Grappling with the COVID culture shift in the partner community

smashed up concrete with hammer

The pandemic has changed the very nature of how businesses – including the IT channel community – deliver goods and services to their customers. But what’s been great to see is how partners in the ecosystem have dedicated themselves to serving their customers' needs at this unprecedented time. Forced to revamp their processes suddenly and significantly, they’ve been instrumental in transitioning millions of employees to a remote environment. This has created positive synergies and goodwill, strengthening partnerships and customer relationships.

Now that the initial "all hands on deck" phase of getting new and used IT equipment out the door is under control, partners are taking stock of their new reality and planning a way forward. Distributors, resellers and MSPs are now exploring how to best advise their customers about solutions that will allow working flexibility and ensure best data security practices – the topic which has been pushed to the forefront during the pandemic. This will be especially important as some employers begin to transition personnel back to office settings from next month, allow some or all to continue working remotely, or adopt a hybrid approach.

Challenges are relative to size

The pandemic and resulting need to adapt practices have created a number of challenges across the partner community, but none were hit quite as hard as smaller MSPs. Workloads for smaller MSPs grew significantly, driven by an urge to transition their small and medium-sized business (SMB) customers to secure remote methods of working, and to help them migrate large parts of their businesses online. In some cases, though, MSPs have suffered. For those who specialised in hard-hit sectors, like retail, travel and hospitality, they’re struggling to weather the storm.
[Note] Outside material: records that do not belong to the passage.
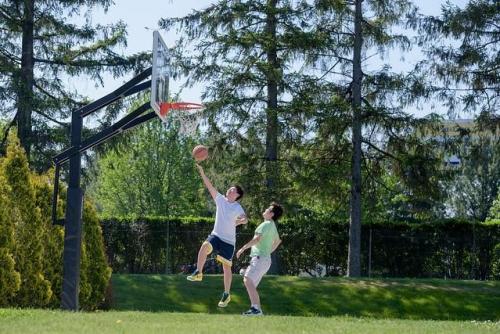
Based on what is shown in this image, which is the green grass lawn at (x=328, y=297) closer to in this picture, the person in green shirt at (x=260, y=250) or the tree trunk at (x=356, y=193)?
the tree trunk at (x=356, y=193)

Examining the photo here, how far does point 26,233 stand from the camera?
17469mm

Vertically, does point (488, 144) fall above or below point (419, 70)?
below

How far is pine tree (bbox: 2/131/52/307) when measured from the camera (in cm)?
1714

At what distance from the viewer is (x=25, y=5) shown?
27.8m

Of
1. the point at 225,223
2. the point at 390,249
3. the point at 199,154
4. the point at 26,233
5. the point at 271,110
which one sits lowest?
the point at 390,249

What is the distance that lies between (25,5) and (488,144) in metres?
15.2

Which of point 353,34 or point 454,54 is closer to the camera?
point 454,54

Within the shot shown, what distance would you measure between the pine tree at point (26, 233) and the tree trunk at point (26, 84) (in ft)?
31.4

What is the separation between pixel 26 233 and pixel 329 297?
946cm

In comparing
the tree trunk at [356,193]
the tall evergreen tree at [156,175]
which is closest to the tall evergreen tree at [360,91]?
the tree trunk at [356,193]

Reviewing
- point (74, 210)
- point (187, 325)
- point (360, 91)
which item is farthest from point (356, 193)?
point (187, 325)

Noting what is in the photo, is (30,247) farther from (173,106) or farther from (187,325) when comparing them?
(187,325)

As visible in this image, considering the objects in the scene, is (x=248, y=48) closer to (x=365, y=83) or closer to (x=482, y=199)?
(x=365, y=83)

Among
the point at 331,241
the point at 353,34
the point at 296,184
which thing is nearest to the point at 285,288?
the point at 296,184
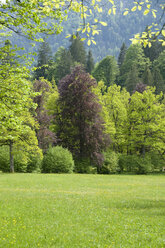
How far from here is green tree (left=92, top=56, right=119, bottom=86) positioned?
70875mm

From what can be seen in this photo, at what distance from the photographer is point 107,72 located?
72.5 m

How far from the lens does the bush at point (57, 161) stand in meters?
32.1

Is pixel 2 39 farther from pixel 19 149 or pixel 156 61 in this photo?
pixel 156 61

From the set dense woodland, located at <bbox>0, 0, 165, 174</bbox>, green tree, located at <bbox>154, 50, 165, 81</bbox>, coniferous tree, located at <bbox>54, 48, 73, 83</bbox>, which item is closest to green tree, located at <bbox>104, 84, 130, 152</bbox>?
dense woodland, located at <bbox>0, 0, 165, 174</bbox>

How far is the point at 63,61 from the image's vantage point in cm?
6981

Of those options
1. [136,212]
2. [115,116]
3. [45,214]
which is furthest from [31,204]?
[115,116]

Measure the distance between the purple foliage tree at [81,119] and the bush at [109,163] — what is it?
1296 millimetres

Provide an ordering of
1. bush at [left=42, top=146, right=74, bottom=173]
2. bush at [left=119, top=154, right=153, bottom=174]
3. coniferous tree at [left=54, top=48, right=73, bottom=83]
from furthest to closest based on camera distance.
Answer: coniferous tree at [left=54, top=48, right=73, bottom=83]
bush at [left=119, top=154, right=153, bottom=174]
bush at [left=42, top=146, right=74, bottom=173]

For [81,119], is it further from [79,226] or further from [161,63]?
[161,63]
While this may lead to further consolidation through M&A activity, as well as the addition of new services to portfolios, it has created opportunities too. The agility and flexibility with which these partners have worked over the past year, to support their customers, has enabled them to demonstrate their real value, and while the short-term financial impact might be unfavorable for some, the long-term effect on customer relationships is key in helping this segment of the partner community to bounce back.

On the other hand, larger MSPs must identify the best ways to help customers manage their, in most cases, entirely new IT infrastructures. A lot of businesses have made the switch to or further invested in the cloud because of the pandemic, and it’s essential these MSPs offer support for these new deployments. Ensuring data security in these new environments is also paramount, particularly with the increased attack surface created by employees working from home offices. Partners will need to continue working closely with customers to ensure they have what they need and can continue to handle their data responsibly.

Ultimately, partners must provide methods for their customers to maintain compliance and carry out the permanent and irreversible erasure of data when it becomes redundant, obsolete, or trivial (ROT), to reduce risk.

Facilitating remote deployment is crucial

With a global switch to remote working, the channel community will need to refocus on remote aspects of products, create efficiencies and flexibility in their processes, and retrain staff on the latest technology developments in this sphere – keeping in mind that these changes may become more of a permanent fixture in the channel landscape for some time.

This has seen the Global System Integrators (GSIs) pushed centre stage, as the pandemic has accelerated the adoption of public cloud services, for businesses within all industries to give employees access to critical business applications from anywhere, at any time, and on any device.

The expertise of GSIs in supporting cloud migrations for the facilitation of remote deployments and remote access, has seen them become crucial to the success of the transformation many businesses have had to undergo in response to COVID-19. And their efforts to demonstrate these capabilities have not gone unnoticed, something that may translate into increased opportunities, especially in the realm of remote deployment and data erasure.

Nurturing customer relationships

To continue capitalising on the opportunities brought by the pandemic in the months and years to come, taking care of their customers’ relationships is more important than ever for partners. To do this, it’s critical that they start offering resources such as virtual workshops, educational tech talks and training. Setting up roundtables and webinars for their customers to talk through pain points that may impact them can also be instrumental in nurturing relationships, especially in this period of reduced contact.

Ultimately, the most important factor in nurturing customer relationships and preserving a more personal and human touch is to ensure communication is maintained, full understanding of customers’ problems and come to every conversation with ideas on how to help solve them.

The channel partner community, like so many others, has had to grapple with a period of unprecedented change. Businesses have undergone years’ worth of transformation in a matter of months and navigating the continuously evolving landscape has been no easy feat. However, there are opportunities for the channel partner community to come out on top. Quickly adapting and demonstrating flexibility to meet the changing needs of customers will be hugely beneficial in the long run, especially as millions of employees return to the office and companies deal with hybrid working.